Mr. Speaker, I join with my colleagues from the Liberals and Conservatives in congratulating the member for Ahuntsic for her work on the bill.
It is obvious from the speeches we have heard so far that all parties are aware of the serious nature of human trafficking. I was just speaking to my colleague and we were wondering when we began to identify this.
From my own practice as a lawyer in the Windsor area, we began identifying it as early as the mid-eighties, seeing the biker gangs, in particular, trafficking women, ostensibly as exotic dancers, but often times doubling as prostitutes. Those women had very little control over their lives, all of it being controlled and enforced by the bikers. That was both domestic and international, because we had them moving back and forth between Windsor and Detroit. We have known about this for quite some time.
I want to echo the comments by my colleague from the Liberal Party that it really is a shame. We have seen the quite excellent work and the passion that the Conservative member for Kildonan—St. Paul has brought to this issue, both in the House and on the Hill and in the country as a whole. However, she has not had basically any support from her own government or party.
The bill that went through under her name earlier last year was a step forward. It addressed one part of this problem. Without taking, in any way, away from the work that was done, it was a relatively small part of the overall problem. It addressed it and it was a way of dealing with it. However, we need a much more comprehensive response to this, both in changes to the Criminal Code, some of which were seen in the bill presented by the Bloc member, but much more than that. In my own opinion, we also need much more practical resources being put into this battle. By that I mean greater police forces to do the investigation and additional prosecutors specifically trained in dealing with this issue.
It is a slavery issue. There is no other word to accurately describe it in the common vernacular. This is slavery. Violence is used on a regular basis, both physical, direct to the victims, and threats to them and their families. Quite significant resources need to be put into play above and beyond the amendments we need to the Criminal Code to make it easier for our prosecutors, in particular, to prosecute these offences, especially going after the gangs.

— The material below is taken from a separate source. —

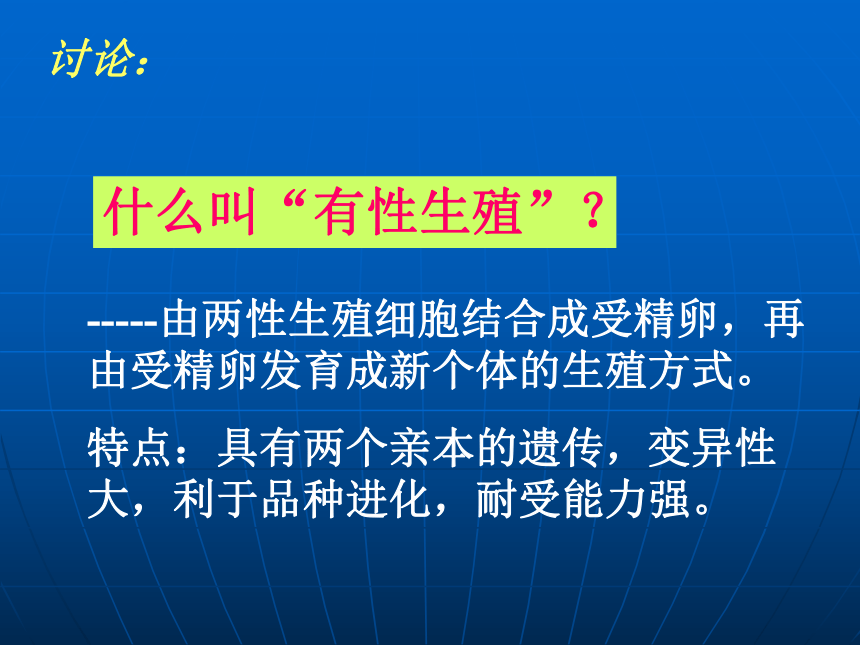 讨论：

什么叫“有性生殖”？

-----由两性生殖细胞结合成受精卵，再由受精卵发育成新个体的生殖方式。

特点：具有两个亲本的遗传，变异性大，利于品种进化，耐受能力强。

Because I do not want to take up a lot of time today, I will address the bill itself. Generally the NDP would be supportive of this. Even though it is a private member's bill, I can say that on behalf of my party. I do have a couple of reservations about it. I think the issue around the presumption, around the exploitation issue, is open to a challenge. Because of the way it is worded, which is quite excellently, I hope we would survive that charter challenge. The challenge would be around whether it were specific enough to be clear what the offence would be. It will be interesting to see if we can get that through. I am optimistic we will, but I would expect we will have a challenge.

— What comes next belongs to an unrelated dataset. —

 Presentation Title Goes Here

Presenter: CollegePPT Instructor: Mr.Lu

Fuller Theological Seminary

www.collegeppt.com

The other one that may be a greater problem in terms of its consequences, its usefulness, is the issue of how we would treat consecutive sentencing. The Supreme Court of Canada has been very hard, as have most of our courts across the country, on enforcing the concept of proportionality in sentencing. Even though we would say that a person committed this offence, assaulted the victim and also exploited her, because it is almost always a women that is being exploited, which would be two different charges, we would give the person a certain length of sentence for the assault but the exploitation would be consecutive.
Even if we do that, I am not convinced the outcome would be much longer sentences. The courts would refer to the proportionality principle, which would say that in total they want the person to be in custody for this length of time. Therefore, the two sentences in total, even though they are consecutive, may not be any longer than the first one would have been with the second one served concurrently. I am not sure we will see much change.
I will finish with again congratulating the member for having done this work. I just wish the government would take a holistic view to this problem and get at it both in terms of amendments to the code through this chamber and also at the street level where we need more police and more prosecutors to really get at this effectively.